··· Information supplied

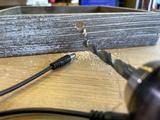 components_LEDstand-3134.jpg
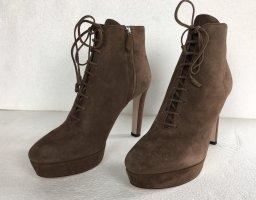 Prada, Ankle Boots, Braun, Suede, 39,5, neu, € 900,-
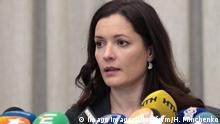 Zoriana Skaletska ukrainische Gesundheitsministerin
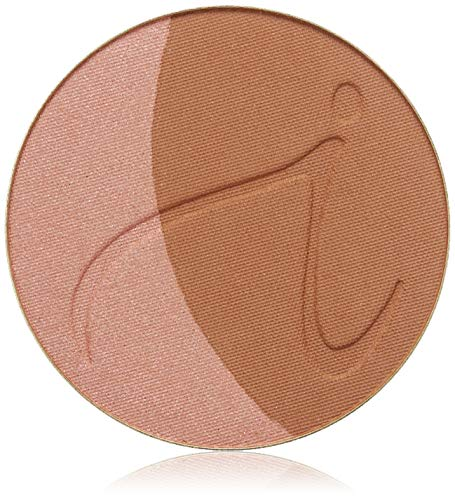 Jane Iredale So Bronze 3 Refill, 1er Pack (1 x 9.9 g)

······

Exercise prompt
Retype precisely, and only, the lines from the one holding "Zoriana Skaletska ukrainische" through the final line of the data above, with the pictures omitted.

Written answer
 Zoriana Skaletska ukrainische Gesundheitsministerin
 Jane Iredale So Bronze 3 Refill, 1er Pack (1 x 9.9 g)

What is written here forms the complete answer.